Navy Rear Adm. Danelle Barrett

But no matter how sophisticated the technology is, it’s no help unless good data is going into it. That’s what Rear Adm. Danelle Barrett, director of the Navy’s Cybersecurity Division, said at the Akamai Government Forum: Zero Trust on June 14 in Washington, D.C.

She questioned if the service should inherently trust its data, arguing that a sophisticated avatar would not just “x-fill” data but change it.

“They’re going to make you doubt your data,” she warned.

The Navy’s “compile to combat in 24 hours” initiative means a fundamental change to “the way we deliver content afloat and ashore and across our enterprise,” Barrett said. “Because frankly this is our lowest common denominator because we’re relying on satellites, which is always a challenge for us.”

She said using satellites often means limited bandwidth or none at all, therefore leaving applications and their data insecure in transmission, in processing and when being stored at rest.

“So we have to make sure that that whole continuum is covered,” Barrett said.

Transportation using cloud to break physical chains

For civilian agencies such as the Department of Transportation, migrating to the cloud means freeing staff up from the physical constraints of a headquarters. Andrew Orndorff, associate chief information officer for Cybersecurity and Information Assurance and the chief information security officer, said this is as much to do with flexibility as security.

Andrew Orndorff, Department of Transportation

“Historically, headquarters is the all-important node in the environment,” Orndorff said. “But we don’t want to rely on headquarters.”

Indeed, he pointed out that DoT’s data center can be found on the ground floor of its headquarters, which lies within feet of the 500-year flood line of the Anacostia River. In addition, the D.C. region is vulnerable to hurricanes and several agency projects are based far away from headquarters, he said.

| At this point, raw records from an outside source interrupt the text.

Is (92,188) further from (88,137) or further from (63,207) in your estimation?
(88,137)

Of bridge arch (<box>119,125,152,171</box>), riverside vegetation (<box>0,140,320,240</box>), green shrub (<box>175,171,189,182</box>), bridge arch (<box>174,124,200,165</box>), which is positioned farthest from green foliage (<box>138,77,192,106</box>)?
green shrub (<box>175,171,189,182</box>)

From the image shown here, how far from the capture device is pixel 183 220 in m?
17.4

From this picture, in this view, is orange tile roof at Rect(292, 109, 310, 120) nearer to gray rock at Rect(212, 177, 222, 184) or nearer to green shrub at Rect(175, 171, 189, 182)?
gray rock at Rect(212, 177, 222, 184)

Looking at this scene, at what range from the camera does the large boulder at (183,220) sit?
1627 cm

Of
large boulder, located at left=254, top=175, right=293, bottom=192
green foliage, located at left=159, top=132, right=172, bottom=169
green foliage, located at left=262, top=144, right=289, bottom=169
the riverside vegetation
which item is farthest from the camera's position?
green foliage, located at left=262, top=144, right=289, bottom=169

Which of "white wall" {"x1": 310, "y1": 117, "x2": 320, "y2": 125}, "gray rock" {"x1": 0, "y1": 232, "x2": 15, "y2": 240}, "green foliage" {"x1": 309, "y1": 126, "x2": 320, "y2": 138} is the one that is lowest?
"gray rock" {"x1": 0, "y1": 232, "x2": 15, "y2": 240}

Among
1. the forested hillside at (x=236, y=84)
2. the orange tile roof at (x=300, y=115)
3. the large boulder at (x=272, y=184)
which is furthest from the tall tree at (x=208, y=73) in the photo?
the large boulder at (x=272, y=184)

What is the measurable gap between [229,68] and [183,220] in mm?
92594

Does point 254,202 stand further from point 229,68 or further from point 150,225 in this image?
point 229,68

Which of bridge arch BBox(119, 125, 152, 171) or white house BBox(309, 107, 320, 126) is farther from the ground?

Therefore, having the ability to connect staff and projects remotely via the cloud is crucial, as well as allowing staff to work from other agencies if needed.

“We’re approaching it in layers,” Orndorff said. “At the software defined networking layer we’re really in the process now of learning what is in our environment, and starting from the business perspective how are we connected, what information flows across those links?”

Using increments, he said DoT is evolving toward a cyber architecture independent of headquarters. For its MPLS cloud, Orndorff said DoT eliminated its onsite internet access points and is working with EIS to leverage services for availability and resiliency features.

DoT will move toward an automation and orchestration framework first, allowing the agency to do “zero-touch” provisioning and management, followed by security automation and and service capabilities.

“That will allow us to assess the environment for what is normal, detect the anomalies and automate the response to the anomalies,” he said.